Extract the lines of the data below, unchanged, starting with the line containing "The scene here shows which of" and going on through the line containing "happens to be".

Spatial reasoning question data
>> START
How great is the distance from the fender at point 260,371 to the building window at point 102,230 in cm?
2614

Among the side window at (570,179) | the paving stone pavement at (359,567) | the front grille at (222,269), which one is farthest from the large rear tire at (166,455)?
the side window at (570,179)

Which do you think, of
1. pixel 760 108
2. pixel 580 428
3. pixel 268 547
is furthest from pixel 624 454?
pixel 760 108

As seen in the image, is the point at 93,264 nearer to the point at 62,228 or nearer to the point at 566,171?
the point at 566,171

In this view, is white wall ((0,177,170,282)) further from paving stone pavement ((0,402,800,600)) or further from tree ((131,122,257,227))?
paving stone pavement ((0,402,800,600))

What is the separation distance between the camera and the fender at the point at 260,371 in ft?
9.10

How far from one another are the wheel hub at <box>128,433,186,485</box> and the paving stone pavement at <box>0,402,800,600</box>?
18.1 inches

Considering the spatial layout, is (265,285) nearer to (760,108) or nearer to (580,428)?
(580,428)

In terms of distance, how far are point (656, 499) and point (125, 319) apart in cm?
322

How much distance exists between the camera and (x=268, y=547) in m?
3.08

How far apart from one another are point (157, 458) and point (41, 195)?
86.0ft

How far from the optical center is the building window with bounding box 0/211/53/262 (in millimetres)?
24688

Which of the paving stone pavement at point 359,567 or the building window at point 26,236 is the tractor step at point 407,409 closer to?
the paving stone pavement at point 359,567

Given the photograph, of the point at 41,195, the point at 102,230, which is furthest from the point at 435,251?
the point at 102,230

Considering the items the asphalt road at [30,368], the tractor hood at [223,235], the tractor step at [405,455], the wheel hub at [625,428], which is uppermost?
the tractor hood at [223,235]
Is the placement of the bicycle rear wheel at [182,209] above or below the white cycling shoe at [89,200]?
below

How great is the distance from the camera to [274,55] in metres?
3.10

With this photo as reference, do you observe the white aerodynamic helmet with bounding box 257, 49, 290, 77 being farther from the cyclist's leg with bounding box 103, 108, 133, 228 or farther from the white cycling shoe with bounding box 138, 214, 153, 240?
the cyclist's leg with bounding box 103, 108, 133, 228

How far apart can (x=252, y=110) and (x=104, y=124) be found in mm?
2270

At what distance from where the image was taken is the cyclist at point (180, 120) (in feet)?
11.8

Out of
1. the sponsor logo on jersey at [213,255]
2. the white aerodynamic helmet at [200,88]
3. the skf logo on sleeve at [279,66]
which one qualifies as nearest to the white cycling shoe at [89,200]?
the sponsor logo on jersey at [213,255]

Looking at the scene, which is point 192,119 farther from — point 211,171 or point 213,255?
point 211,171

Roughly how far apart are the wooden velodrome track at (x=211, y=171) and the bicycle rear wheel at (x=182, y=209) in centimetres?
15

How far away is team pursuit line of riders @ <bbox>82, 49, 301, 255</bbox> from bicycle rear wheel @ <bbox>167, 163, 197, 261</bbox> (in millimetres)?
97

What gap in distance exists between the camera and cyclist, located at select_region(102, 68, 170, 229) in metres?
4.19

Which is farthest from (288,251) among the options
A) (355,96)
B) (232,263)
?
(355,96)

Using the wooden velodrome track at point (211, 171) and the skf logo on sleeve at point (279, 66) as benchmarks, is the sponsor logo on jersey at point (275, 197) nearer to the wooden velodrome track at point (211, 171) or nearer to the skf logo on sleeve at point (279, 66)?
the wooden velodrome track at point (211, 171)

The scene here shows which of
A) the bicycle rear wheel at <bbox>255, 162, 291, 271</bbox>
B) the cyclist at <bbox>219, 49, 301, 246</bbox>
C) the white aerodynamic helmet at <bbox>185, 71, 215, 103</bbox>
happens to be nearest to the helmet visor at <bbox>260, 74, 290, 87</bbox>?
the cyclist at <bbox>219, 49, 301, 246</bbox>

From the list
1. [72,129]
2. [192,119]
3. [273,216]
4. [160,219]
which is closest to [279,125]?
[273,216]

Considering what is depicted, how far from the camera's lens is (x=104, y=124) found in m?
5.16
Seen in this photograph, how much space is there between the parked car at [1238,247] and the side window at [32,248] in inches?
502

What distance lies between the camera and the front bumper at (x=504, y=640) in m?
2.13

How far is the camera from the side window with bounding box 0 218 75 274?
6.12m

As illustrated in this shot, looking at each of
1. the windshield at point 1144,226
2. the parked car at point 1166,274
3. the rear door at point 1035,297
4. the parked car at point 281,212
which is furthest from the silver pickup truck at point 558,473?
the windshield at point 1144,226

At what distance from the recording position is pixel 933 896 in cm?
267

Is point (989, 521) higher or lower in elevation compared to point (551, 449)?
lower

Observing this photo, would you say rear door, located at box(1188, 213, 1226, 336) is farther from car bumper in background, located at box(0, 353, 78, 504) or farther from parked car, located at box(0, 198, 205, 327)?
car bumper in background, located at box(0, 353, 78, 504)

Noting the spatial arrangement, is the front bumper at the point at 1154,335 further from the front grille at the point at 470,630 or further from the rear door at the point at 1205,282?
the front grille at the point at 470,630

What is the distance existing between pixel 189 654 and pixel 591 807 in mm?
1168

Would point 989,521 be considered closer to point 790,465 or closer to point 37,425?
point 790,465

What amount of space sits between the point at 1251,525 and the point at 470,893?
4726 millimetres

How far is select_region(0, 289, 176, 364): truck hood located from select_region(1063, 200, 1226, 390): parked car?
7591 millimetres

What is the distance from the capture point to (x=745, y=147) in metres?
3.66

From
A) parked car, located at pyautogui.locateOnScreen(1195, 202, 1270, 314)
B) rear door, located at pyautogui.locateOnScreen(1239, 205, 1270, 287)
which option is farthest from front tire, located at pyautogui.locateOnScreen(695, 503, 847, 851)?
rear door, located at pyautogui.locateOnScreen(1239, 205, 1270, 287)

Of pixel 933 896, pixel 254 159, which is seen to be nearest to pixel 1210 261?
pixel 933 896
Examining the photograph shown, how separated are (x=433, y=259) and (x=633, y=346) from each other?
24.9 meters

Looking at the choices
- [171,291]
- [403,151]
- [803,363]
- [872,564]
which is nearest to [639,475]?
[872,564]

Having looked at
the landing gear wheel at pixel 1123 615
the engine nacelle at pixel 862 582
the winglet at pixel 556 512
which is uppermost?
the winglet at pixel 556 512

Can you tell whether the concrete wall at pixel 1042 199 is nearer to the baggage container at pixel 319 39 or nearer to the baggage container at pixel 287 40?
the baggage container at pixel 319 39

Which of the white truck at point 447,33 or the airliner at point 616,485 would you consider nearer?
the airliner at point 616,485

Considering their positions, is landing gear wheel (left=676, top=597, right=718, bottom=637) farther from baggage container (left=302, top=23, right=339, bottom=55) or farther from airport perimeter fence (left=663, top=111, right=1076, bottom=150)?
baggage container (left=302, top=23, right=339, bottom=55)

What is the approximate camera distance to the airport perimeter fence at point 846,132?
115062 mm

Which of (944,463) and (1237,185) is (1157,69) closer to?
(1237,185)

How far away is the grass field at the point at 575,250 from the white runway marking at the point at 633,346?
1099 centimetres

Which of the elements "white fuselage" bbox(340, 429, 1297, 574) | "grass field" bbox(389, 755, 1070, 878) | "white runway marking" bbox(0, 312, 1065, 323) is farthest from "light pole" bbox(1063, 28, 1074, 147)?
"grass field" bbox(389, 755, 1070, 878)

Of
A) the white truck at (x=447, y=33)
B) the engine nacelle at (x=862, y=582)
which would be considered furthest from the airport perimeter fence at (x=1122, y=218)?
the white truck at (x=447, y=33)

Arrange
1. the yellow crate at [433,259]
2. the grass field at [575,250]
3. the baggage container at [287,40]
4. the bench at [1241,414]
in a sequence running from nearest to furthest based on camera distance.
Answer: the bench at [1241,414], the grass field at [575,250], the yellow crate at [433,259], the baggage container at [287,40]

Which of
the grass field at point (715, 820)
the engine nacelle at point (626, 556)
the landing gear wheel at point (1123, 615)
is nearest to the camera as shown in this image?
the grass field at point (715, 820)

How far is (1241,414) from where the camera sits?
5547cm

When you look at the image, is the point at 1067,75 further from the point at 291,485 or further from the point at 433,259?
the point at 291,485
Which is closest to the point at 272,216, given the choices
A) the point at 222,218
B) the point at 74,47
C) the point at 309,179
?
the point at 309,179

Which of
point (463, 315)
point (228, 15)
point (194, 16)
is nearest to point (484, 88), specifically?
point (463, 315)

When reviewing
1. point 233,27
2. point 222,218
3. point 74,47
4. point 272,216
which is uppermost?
>> END
Task output:
The scene here shows which of
A) the bicycle rear wheel at <bbox>255, 162, 291, 271</bbox>
B) the cyclist at <bbox>219, 49, 301, 246</bbox>
C) the white aerodynamic helmet at <bbox>185, 71, 215, 103</bbox>
happens to be nearest to the helmet visor at <bbox>260, 74, 290, 87</bbox>?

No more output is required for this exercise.